The tornado was part of a severe storm system that caused major damage and produced tornadoes in Georgia, Florida and South Carolina, according to The Weather Channel.

In Lee County — where the deaths included children — authorities dispatched drones with heat-seeking devices to locate any survivors in the wreckage, according to WRBL.

“We’ve still got people being pulled out of rubble,” Lee County Coroner Bill Harris told AL.com on Sunday. “We’re going to be here all night.”

Dozens of emergency responders have joined the search and rescue efforts in Lee County and the coroner’s office had to call in more help to handle the number of bodies found, according to the Associated Press.

Although official wind estimates for the tornado are unclear, F3 storms typically pack wind speeds between 158 and 206 mph, the AP reported.

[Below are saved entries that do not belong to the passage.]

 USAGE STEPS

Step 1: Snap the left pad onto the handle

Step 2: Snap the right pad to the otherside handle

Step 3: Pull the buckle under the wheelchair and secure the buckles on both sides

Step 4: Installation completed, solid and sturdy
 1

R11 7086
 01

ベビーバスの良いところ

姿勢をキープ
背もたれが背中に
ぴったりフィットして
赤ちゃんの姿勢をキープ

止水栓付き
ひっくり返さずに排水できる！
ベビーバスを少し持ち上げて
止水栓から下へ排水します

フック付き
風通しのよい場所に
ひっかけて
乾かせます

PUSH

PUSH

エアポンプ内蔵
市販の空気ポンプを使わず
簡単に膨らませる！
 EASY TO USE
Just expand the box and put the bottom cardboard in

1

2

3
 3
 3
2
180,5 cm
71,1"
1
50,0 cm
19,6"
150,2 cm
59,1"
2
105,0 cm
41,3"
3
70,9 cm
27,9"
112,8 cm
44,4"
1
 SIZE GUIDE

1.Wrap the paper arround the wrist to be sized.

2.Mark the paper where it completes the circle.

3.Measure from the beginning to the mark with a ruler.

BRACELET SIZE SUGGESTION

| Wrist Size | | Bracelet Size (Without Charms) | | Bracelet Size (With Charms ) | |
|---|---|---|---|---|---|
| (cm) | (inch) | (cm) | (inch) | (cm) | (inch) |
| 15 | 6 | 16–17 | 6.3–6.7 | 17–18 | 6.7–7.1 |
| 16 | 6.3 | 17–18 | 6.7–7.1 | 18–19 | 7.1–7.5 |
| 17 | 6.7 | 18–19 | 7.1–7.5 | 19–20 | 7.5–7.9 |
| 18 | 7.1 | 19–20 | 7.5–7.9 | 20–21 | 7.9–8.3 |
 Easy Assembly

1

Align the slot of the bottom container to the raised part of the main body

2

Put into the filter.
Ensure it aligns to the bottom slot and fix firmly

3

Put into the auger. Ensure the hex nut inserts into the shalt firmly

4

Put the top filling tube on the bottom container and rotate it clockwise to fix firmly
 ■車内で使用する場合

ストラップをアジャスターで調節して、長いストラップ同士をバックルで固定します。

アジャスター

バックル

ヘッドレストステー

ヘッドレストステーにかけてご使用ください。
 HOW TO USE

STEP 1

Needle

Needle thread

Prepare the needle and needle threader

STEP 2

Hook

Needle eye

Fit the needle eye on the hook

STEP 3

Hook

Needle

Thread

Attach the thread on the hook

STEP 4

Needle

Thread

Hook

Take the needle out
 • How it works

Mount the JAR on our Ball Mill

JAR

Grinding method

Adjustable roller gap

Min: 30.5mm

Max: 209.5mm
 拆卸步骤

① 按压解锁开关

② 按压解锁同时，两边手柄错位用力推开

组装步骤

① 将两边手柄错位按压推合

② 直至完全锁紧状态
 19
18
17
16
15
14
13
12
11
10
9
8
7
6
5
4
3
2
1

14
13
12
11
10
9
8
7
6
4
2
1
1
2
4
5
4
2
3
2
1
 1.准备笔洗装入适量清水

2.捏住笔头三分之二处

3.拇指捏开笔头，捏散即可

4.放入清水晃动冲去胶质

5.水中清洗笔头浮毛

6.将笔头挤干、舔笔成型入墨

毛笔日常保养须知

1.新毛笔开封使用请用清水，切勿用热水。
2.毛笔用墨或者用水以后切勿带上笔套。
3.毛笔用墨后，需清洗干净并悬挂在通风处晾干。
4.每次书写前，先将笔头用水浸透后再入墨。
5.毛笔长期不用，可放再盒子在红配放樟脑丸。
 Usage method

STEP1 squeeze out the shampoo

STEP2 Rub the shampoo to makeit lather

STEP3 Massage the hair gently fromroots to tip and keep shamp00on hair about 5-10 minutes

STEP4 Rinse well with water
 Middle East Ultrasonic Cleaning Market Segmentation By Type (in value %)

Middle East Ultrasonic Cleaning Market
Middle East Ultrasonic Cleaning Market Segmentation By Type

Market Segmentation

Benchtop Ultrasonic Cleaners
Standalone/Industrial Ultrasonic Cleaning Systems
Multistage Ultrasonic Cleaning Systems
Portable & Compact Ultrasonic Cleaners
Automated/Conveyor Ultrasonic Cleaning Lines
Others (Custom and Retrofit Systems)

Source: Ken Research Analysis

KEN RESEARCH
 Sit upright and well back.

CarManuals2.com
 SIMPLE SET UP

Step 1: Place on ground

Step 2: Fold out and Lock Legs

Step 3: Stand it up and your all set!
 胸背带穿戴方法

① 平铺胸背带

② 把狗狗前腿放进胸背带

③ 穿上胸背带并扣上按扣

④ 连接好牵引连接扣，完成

“It appears it stayed on the ground for at least a mile and maybe longer,” Jones told the AP of the storm.

How to help

Recovery efforts are already underway, with several organizations setting up relief funds for those impacted by the tornadoes.

Community Foundation of East Alabama has set up the Long Term Recovery Fund to accept donations and American Red Cross is offering its services to help people find loved ones missing in the wake of the storm.

The Red Cross has set up a shelter at Opekika’s Providence Baptist Church equipped with water, food and counselors.

The Governor’s Emergency Relief Fund is also accepting donations to help those affected by the storm.

The Auburn City School District is accepting all forms of donations from money and bottled water to diapers and air mattresses as officials seek to aid in the recovery efforts.

In the wake of the destruction, Alabama Gov. Kay Ivey urged the public to utilize an online database to look for loved ones missing in Lee County.

“Our hearts go out to those who lost their lives in the storms that hit Lee County today,” Ivey tweeted earlier. “Praying for their families & everyone whose homes or businesses were affected. Officials from #AlabamaEma & other agencies are quickly working to provide assistance.”

Sunday marked the deadliest day for tornadoes in the country since 2013, according to The Weather Channel.